* _GIVEN PROBLEM_:
Return these lines verbatim.

* _MATERIAL_:
★ ★ ★
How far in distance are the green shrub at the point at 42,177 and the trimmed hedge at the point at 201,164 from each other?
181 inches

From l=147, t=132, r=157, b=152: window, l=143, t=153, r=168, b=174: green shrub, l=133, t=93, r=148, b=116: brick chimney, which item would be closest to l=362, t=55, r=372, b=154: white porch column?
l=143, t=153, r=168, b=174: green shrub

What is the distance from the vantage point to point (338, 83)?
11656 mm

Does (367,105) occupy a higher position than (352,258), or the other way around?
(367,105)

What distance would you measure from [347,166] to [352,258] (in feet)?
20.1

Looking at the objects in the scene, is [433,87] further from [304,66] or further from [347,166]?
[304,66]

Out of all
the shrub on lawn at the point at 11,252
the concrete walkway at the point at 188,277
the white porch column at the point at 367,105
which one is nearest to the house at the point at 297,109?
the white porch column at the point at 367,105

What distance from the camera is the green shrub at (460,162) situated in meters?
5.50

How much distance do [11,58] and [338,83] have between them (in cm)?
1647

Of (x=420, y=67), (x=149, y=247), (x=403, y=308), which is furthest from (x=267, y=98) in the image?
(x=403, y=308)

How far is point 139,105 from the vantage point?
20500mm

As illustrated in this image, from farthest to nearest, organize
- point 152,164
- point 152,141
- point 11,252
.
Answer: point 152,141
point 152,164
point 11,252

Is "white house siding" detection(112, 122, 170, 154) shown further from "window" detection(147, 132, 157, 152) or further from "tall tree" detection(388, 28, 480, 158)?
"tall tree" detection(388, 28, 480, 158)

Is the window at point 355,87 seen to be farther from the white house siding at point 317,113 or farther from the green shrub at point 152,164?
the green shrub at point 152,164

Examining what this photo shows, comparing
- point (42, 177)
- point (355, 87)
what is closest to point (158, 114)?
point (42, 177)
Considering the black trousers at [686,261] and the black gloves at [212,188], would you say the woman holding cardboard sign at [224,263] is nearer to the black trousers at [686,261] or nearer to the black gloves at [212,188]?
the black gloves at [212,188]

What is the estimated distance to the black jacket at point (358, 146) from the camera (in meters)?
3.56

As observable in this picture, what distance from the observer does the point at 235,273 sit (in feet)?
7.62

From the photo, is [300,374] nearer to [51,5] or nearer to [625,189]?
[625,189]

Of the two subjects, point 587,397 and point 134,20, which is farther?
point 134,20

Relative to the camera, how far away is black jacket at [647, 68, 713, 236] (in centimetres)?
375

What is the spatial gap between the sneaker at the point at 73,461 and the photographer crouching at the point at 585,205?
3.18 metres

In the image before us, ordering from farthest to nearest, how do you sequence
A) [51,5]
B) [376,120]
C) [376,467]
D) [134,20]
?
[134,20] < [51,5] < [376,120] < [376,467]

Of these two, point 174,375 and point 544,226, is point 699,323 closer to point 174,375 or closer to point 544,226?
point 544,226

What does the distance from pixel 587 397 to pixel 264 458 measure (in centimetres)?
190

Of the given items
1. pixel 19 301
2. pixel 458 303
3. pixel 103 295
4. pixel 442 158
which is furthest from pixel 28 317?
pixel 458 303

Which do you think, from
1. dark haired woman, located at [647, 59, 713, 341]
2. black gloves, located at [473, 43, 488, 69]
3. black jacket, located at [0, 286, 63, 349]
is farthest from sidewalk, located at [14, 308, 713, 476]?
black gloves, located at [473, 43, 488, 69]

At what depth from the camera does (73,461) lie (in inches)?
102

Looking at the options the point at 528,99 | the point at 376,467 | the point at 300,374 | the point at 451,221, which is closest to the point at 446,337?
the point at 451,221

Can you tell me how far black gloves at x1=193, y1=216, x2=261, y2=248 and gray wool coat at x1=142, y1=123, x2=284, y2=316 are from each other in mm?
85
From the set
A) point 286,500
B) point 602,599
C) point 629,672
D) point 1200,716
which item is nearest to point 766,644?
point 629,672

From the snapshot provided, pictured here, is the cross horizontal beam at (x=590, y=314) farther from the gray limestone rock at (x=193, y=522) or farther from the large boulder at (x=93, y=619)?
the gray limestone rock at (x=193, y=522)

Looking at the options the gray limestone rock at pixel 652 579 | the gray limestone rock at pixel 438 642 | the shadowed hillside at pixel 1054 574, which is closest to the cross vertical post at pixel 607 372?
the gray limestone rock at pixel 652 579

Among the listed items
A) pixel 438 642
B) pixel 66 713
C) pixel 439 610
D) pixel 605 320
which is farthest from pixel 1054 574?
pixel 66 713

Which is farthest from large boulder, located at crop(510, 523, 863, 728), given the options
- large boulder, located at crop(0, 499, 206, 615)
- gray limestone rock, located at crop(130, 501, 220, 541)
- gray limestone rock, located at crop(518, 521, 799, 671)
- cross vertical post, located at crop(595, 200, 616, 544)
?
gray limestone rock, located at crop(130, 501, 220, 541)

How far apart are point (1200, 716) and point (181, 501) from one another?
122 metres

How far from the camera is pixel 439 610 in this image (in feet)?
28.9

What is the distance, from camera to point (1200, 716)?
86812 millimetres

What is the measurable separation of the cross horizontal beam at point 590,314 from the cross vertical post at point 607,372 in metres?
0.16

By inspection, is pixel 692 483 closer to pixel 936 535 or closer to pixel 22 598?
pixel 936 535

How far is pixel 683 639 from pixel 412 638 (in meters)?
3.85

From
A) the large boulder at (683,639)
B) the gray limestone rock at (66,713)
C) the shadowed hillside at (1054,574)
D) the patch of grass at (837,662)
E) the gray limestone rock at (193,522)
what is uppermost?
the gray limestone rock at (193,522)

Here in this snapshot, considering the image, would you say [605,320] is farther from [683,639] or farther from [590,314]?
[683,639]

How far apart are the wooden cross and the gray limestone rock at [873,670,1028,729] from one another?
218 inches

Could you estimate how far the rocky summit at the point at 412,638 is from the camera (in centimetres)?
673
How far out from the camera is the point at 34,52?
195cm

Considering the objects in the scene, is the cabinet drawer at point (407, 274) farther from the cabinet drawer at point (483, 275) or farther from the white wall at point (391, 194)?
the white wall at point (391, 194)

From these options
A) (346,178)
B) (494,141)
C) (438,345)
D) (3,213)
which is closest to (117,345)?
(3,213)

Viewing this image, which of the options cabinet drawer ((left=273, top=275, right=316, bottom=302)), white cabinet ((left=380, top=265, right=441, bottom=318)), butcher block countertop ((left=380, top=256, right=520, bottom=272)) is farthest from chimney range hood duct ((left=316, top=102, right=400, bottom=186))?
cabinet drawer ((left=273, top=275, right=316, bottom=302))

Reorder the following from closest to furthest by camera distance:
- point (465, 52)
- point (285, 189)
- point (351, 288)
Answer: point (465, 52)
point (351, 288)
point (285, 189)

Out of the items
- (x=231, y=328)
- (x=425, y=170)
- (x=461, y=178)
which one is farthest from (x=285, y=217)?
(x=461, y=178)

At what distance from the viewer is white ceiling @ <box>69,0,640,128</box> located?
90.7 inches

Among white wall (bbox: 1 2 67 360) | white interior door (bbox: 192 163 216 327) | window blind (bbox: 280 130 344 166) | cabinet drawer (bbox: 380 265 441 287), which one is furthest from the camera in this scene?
★ ★ ★
* _WRITTEN RESPONSE_:
How far in distance are the green shrub at the point at 42,177 and the trimmed hedge at the point at 201,164 from each other?
181 inches

From l=147, t=132, r=157, b=152: window, l=143, t=153, r=168, b=174: green shrub, l=133, t=93, r=148, b=116: brick chimney, which item would be closest to l=362, t=55, r=372, b=154: white porch column?
l=143, t=153, r=168, b=174: green shrub

What is the distance from the vantage point to point (338, 83)?
11656 mm

Does (367,105) occupy a higher position than (352,258), or the other way around?
(367,105)

What distance would you measure from [347,166] to [352,258] (in feet)?
20.1

Looking at the objects in the scene, is [433,87] further from [304,66] or further from [347,166]?
[304,66]

Out of all
the shrub on lawn at the point at 11,252
the concrete walkway at the point at 188,277
the white porch column at the point at 367,105
which one is nearest to the house at the point at 297,109?
the white porch column at the point at 367,105

What distance from the camera is the green shrub at (460,162) situated in meters?
5.50

How much distance do [11,58] and [338,83] have between them (in cm)?
1647

Of (x=420, y=67), (x=149, y=247), (x=403, y=308), which is furthest from (x=267, y=98) in the image?
(x=403, y=308)

How far is point 139,105 from the vantage point?
20500mm

As illustrated in this image, from farthest to nearest, organize
- point 152,164
- point 152,141
- point 11,252
.
Answer: point 152,141
point 152,164
point 11,252

Is "white house siding" detection(112, 122, 170, 154) shown further from "window" detection(147, 132, 157, 152) or further from "tall tree" detection(388, 28, 480, 158)?
"tall tree" detection(388, 28, 480, 158)

Is the window at point 355,87 seen to be farther from the white house siding at point 317,113 or farther from the green shrub at point 152,164?
the green shrub at point 152,164

Examining what this photo shows, comparing
- point (42, 177)
- point (355, 87)
what is closest to point (158, 114)?
point (42, 177)
Considering the black trousers at [686,261] and the black gloves at [212,188], would you say the woman holding cardboard sign at [224,263] is nearer to the black trousers at [686,261] or nearer to the black gloves at [212,188]?
the black gloves at [212,188]

What is the estimated distance to the black jacket at point (358, 146) from the camera (in meters)?
3.56

As observable in this picture, what distance from the observer does the point at 235,273 sit (in feet)?
7.62

From the photo, is [300,374] nearer to [51,5] or nearer to [625,189]?
[625,189]

Of the two subjects, point 587,397 and point 134,20, which is farther?
point 134,20

Relative to the camera, how far away is black jacket at [647, 68, 713, 236] (in centimetres)?
375

What is the spatial gap between the sneaker at the point at 73,461 and the photographer crouching at the point at 585,205?
3.18 metres

In the image before us, ordering from farthest to nearest, how do you sequence
A) [51,5]
B) [376,120]
C) [376,467]
D) [134,20]
?
[134,20] < [51,5] < [376,120] < [376,467]

Of these two, point 174,375 and point 544,226, is point 699,323 closer to point 174,375 or closer to point 544,226?
point 544,226

What does the distance from pixel 587 397 to pixel 264 458 measure (in centimetres)?
190

Of the given items
1. pixel 19 301
2. pixel 458 303
3. pixel 103 295
4. pixel 442 158
which is furthest from pixel 28 317?
pixel 458 303

Which do you think, from
1. dark haired woman, located at [647, 59, 713, 341]
2. black gloves, located at [473, 43, 488, 69]
3. black jacket, located at [0, 286, 63, 349]
is farthest from sidewalk, located at [14, 308, 713, 476]?
black gloves, located at [473, 43, 488, 69]

At what depth from the camera does (73,461) lie (in inches)?
102

Looking at the options the point at 528,99 | the point at 376,467 | the point at 300,374 | the point at 451,221, which is closest to the point at 446,337?
the point at 451,221

Can you tell me how far black gloves at x1=193, y1=216, x2=261, y2=248 and gray wool coat at x1=142, y1=123, x2=284, y2=316 are from each other in mm?
85
From the set
A) point 286,500
B) point 602,599
C) point 629,672
D) point 1200,716
which item is nearest to point 766,644?
point 629,672

From the snapshot provided, pictured here, is the cross horizontal beam at (x=590, y=314) farther from the gray limestone rock at (x=193, y=522) or farther from the large boulder at (x=93, y=619)?
the gray limestone rock at (x=193, y=522)

Looking at the options the gray limestone rock at pixel 652 579 | the gray limestone rock at pixel 438 642 | the shadowed hillside at pixel 1054 574, which is closest to the cross vertical post at pixel 607 372?
the gray limestone rock at pixel 652 579

Among the listed items
A) pixel 438 642
B) pixel 66 713
C) pixel 439 610
D) pixel 605 320
which is farthest from pixel 1054 574?
pixel 66 713

Which is farthest from large boulder, located at crop(510, 523, 863, 728), given the options
- large boulder, located at crop(0, 499, 206, 615)
- gray limestone rock, located at crop(130, 501, 220, 541)
- gray limestone rock, located at crop(518, 521, 799, 671)
- cross vertical post, located at crop(595, 200, 616, 544)
?
gray limestone rock, located at crop(130, 501, 220, 541)

How far apart are point (1200, 716) and point (181, 501) from one another?
122 metres

How far from the camera is pixel 439 610 in this image (in feet)?
28.9

What is the distance, from camera to point (1200, 716)?
86812 millimetres

What is the measurable separation of the cross horizontal beam at point 590,314 from the cross vertical post at point 607,372 in metres?
0.16

By inspection, is pixel 692 483 closer to pixel 936 535 or closer to pixel 22 598?
pixel 936 535

How far is pixel 683 639 from pixel 412 638 (in meters)?
3.85

From
A) the large boulder at (683,639)
B) the gray limestone rock at (66,713)
C) the shadowed hillside at (1054,574)
D) the patch of grass at (837,662)
E) the gray limestone rock at (193,522)
what is uppermost?
the gray limestone rock at (193,522)

Here in this snapshot, considering the image, would you say [605,320] is farther from [683,639] or farther from [590,314]?
[683,639]

How far apart are the wooden cross and the gray limestone rock at [873,670,1028,729] from one another?
218 inches

Could you estimate how far the rocky summit at the point at 412,638 is from the camera (in centimetres)?
673
How far out from the camera is the point at 34,52?
195cm

Considering the objects in the scene, is the cabinet drawer at point (407, 274) farther from the cabinet drawer at point (483, 275) or farther from the white wall at point (391, 194)?
the white wall at point (391, 194)

From these options
A) (346,178)
B) (494,141)
C) (438,345)
D) (3,213)
which is closest to (117,345)?
(3,213)

Viewing this image, which of the options cabinet drawer ((left=273, top=275, right=316, bottom=302)), white cabinet ((left=380, top=265, right=441, bottom=318)), butcher block countertop ((left=380, top=256, right=520, bottom=272)) is farthest from chimney range hood duct ((left=316, top=102, right=400, bottom=186))?
cabinet drawer ((left=273, top=275, right=316, bottom=302))

Reorder the following from closest to furthest by camera distance:
- point (465, 52)
- point (285, 189)
- point (351, 288)
Answer: point (465, 52)
point (351, 288)
point (285, 189)

Out of the items
- (x=231, y=328)
- (x=425, y=170)
- (x=461, y=178)
which one is farthest from (x=285, y=217)?
(x=461, y=178)

At what distance from the viewer is white ceiling @ <box>69,0,640,128</box> located?
90.7 inches

Among white wall (bbox: 1 2 67 360) | white interior door (bbox: 192 163 216 327) | window blind (bbox: 280 130 344 166) | cabinet drawer (bbox: 380 265 441 287), which one is furthest from the camera in this scene?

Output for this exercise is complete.